Vintage Crimson

Adventures in Restoring Antebellum Houses in Tuscaloosa, Alabama.

Month: September, 2013

First Game Day!

College football is a dominant cultural force in my state.  People are identified not so much by race, religion,or even gender, but whether they are for Auburn University or The University of Alabama come football season.  It’s more than a sport, it’s a  an obsession.


The University of Alabama first fielded a team in 1892 and the Crimson Tide has played every fall since except for 1918 , when the season was cancelled for World War I.  For the most part, those have been good seasons for Alabama fans, yielding 15 National Championships.

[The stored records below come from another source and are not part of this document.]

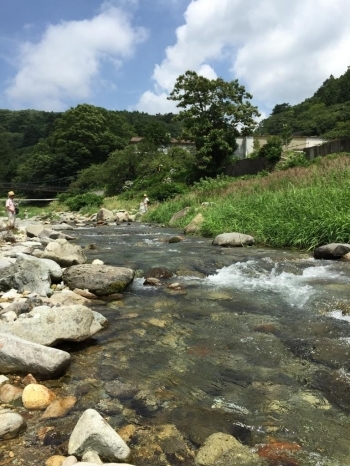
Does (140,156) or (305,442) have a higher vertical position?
(140,156)

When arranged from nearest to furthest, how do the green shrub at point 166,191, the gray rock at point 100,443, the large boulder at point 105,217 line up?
1. the gray rock at point 100,443
2. the large boulder at point 105,217
3. the green shrub at point 166,191

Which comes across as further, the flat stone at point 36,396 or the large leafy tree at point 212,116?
the large leafy tree at point 212,116

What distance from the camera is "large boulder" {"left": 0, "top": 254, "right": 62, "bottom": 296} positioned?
5.79 metres

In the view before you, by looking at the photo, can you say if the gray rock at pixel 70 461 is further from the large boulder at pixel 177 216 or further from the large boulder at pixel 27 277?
the large boulder at pixel 177 216

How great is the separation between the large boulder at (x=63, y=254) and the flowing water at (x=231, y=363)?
2.34 m

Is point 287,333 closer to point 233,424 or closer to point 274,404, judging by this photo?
point 274,404

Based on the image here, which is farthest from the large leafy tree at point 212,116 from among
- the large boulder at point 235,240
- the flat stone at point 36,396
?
the flat stone at point 36,396

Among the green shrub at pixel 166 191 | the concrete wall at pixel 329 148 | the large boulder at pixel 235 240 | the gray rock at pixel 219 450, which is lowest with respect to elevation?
the gray rock at pixel 219 450

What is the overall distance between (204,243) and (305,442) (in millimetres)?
8916

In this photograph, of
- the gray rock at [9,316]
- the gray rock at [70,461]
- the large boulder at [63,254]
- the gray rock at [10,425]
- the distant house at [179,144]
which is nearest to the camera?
A: the gray rock at [70,461]

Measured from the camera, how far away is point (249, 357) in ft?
12.1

The first home football game of the fall is a special time for fans of The University of Alabama Crimson Tide.  The weather is cooler, there are parties in every house and parking lot in Tuscaloosa, and the mood is festive.  It’s a time to see old friends and meet new ones.  Everyone comes together for the tradition of spending Saturday in the South tailgating and then heading to the game in storied Bryant-Denny Stadium.


Denny Stadium was first opened in 1929 and , at that time, it seated 12,000 fans,  It was named for University President George Denny.  The stadium was renamed Bryant-Denny Stadium in 1975 to honor Alabama’s legendary head coach Paul “Bear” Bryant.  The stadium has undergone many additions in it’s history.  Now, it is the fifth largest stadium in the United States and seats 101,821.   Trust me, that’s a lot of people yelling “Roll Tide!”


Last Saturday the Crimson Tide defeated the Rams of Colorado State University 31-6.  It was a good night in Tuscaloosa.  And, it was made even more special for me because, after the game, I walked home to my old house.  It was such a pleasure to turn the corner and see the house with lights ablaze.   There was music pouring out onto the sidewalk and the laughter of happy young people enjoying the mld weather, each others company, and a special Saturday night.



I like to think of myself as an intelligent and observant person.  So, imagine my recent surprise upon discovering an enigma in my old house.  I have spent so much time in 815 17th Avenue that I should know every crack and cranny intimately.  Nevertheless, I have found this large keyhole-shaped opening.  What could it be?

As you can see, it is located just to the left of the front door on the interior.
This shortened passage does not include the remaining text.